The Bloc Québécois was unchanged at 6%, while the Greens were up one point to 3%. About 15% of the sample was undecided.
The Liberals led among both men and women, by two points over the Tories among men and by 10 points over the New Democrats among women. The New Democrats led among voters under 35, the Conservatives among voters over 55, and the Liberals among the rest.
This puts the Liberals back where they were a month after Justin Trudeau became leader, when Ipsos-Reid had the party at 36% and ahead of the Tories by six points.
Regionally, the Liberals were in front with 37% in Ontario while the Conservatives were down to 30%. They have dropped in three consecutive Ipsos polls, from 37% in September. The NDP was down to 29% support in the province.
In Quebec, the Liberals were up to 33% while the New Democrats and Bloc Québécois were tied for second at 27% apiece. The Conservatives were steady at 12% support.
The Liberals led in British Columbia with 37%, followed by the NDP at 30% and the Conservatives at 28% (down in three consecutive polls from 38% in September). The Greens were at 5% in B.C.
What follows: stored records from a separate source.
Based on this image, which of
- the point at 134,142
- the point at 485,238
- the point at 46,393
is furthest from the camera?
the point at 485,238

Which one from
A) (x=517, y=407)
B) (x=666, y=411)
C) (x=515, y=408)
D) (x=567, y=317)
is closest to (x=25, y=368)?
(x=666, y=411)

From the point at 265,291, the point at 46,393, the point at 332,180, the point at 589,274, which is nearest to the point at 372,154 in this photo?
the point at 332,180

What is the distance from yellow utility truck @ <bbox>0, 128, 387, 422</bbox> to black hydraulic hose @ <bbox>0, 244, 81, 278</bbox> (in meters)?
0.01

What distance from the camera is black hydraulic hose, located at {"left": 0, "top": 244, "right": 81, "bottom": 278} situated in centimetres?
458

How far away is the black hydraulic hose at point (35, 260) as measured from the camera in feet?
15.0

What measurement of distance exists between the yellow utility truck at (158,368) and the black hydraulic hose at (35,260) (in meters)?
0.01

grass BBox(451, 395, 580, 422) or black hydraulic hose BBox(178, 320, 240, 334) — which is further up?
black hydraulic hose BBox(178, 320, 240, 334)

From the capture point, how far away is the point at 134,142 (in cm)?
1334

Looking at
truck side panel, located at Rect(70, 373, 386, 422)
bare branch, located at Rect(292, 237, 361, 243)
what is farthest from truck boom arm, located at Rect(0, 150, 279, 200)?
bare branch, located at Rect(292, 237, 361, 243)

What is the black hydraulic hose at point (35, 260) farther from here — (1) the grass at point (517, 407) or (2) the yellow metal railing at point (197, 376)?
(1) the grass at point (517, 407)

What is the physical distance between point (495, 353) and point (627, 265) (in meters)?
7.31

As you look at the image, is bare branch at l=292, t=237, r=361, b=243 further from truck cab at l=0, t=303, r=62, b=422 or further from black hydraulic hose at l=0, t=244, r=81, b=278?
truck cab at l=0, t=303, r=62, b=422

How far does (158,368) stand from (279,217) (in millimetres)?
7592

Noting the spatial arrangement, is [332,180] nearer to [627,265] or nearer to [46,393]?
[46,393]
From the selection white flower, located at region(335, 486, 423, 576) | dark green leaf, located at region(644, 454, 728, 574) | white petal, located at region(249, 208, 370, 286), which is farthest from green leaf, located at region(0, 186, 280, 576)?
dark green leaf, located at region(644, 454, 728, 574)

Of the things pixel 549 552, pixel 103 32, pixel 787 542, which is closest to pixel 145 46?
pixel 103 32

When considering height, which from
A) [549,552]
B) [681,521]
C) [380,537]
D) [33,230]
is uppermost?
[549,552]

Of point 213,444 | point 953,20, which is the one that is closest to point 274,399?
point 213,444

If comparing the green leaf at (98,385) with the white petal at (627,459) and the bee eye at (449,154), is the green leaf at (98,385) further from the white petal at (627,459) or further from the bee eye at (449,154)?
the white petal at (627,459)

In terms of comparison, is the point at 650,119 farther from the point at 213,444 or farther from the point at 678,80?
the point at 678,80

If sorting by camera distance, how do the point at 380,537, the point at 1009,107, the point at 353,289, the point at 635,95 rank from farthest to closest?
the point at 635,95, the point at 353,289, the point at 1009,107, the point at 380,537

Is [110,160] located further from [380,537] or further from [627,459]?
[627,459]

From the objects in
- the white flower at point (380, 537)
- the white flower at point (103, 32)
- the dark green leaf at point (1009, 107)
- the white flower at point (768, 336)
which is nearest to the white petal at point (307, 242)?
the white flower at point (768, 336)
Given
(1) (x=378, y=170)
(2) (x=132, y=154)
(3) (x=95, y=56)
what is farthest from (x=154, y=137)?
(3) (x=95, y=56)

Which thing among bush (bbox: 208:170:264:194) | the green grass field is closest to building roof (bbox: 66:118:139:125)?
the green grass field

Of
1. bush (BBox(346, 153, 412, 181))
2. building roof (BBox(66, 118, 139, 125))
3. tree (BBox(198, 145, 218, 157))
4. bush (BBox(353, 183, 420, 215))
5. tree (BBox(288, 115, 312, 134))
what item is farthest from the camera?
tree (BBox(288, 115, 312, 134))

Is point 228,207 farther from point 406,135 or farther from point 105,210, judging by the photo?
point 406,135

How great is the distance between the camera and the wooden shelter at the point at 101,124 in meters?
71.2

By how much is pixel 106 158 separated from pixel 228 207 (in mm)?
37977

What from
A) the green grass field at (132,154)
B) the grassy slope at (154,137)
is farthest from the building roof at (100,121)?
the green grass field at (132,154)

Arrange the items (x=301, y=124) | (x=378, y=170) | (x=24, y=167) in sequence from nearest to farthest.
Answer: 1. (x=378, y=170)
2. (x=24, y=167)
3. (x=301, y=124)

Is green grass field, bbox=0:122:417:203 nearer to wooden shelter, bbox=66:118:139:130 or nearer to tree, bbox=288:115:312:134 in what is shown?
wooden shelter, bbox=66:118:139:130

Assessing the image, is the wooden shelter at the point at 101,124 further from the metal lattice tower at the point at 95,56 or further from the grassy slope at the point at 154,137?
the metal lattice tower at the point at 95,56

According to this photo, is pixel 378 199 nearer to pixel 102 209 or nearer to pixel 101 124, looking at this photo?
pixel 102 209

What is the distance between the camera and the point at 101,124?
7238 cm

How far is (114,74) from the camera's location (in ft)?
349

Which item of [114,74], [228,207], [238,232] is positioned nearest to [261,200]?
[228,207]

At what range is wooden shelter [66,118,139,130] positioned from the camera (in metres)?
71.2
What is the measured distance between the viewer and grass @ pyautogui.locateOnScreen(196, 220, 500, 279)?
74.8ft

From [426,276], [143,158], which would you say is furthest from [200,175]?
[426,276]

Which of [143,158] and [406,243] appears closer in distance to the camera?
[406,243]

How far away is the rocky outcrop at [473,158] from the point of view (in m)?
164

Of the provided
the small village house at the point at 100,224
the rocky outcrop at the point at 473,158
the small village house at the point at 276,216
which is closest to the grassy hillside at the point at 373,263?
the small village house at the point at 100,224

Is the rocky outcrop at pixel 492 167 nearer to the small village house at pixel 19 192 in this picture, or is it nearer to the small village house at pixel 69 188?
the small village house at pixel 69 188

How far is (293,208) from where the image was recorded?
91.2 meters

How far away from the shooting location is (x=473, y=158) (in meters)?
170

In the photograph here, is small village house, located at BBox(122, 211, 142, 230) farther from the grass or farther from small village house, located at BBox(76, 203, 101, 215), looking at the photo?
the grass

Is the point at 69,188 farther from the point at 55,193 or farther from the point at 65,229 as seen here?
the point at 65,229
In Alberta, the Conservatives were ahead with 60% to 17% for the NDP and 13% for the Liberals. This was the only part of the country where the Liberals did not place first or second, and marks two consecutive polls of decreasing support. The party was at 26% in Alberta in mid-October. At 6%, the Greens had their best regional result here.
The numbers hardly budged in Atlantic Canada, with the Liberals at 56%, the Conservatives at 27%, and the NDP at 17%. The Tories have picked up support in two consecutive polls in the region, after being at 16% in mid-October.
And in the Prairies, scene of the dramatic by-election gains for the Liberals on Monday, the party was up to 39%, putting them just behind the Conservatives at 42%. The NDP dropped to 17% support.
That a six-point national lead is not enough to give them a plurality of even six seats shows that the Liberal vote is not as high as it needs to be in certain parts of the country. Though they put up good numbers in the Prairies and British Columbia, the Conservatives still win 63% of the seats in the four western provinces. Alberta is a virtual sweep, as at only 13% the Liberals are unlikely to make a breakthrough in Calgary or Edmonton. They are not far enough ahead in Ontario to win the 70 seats or so the Tories were able to manage in 2011, and the race is too close in Quebec for the party to pull off the kind of landslide the New Democrats did in the last election. The good news for the Liberals, though, is that it wouldn't take a lot of movement to put them in a much stronger positions seat-wise, particularly in Ontario and Quebec.
These Ipsos-Reid/CTV News polls are often released in stages, so we should have some interesting leadership numbers to chew on in the coming days. In particular, I'll be looking to see where Thomas Mulcair's numbers go. He has been getting praise in the polls as well as in the press gallery for his performance in Question Period. Though few Canadians watch it, they probably do see the clips on the news. It had seemed that he and his party were getting a boost, but now it would appear that the Liberals are benefiting from the discomfiture of the Prime Minister. Thankless work for the opposition leader.